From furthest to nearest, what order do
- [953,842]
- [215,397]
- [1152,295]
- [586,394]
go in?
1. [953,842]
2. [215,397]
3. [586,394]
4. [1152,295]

..............................

Copy out the records above word for word, line by line, with nothing changed or left out.

Exercise output:
From furthest to nearest, what order do
- [953,842]
- [215,397]
- [1152,295]
- [586,394]
go in?
1. [953,842]
2. [215,397]
3. [586,394]
4. [1152,295]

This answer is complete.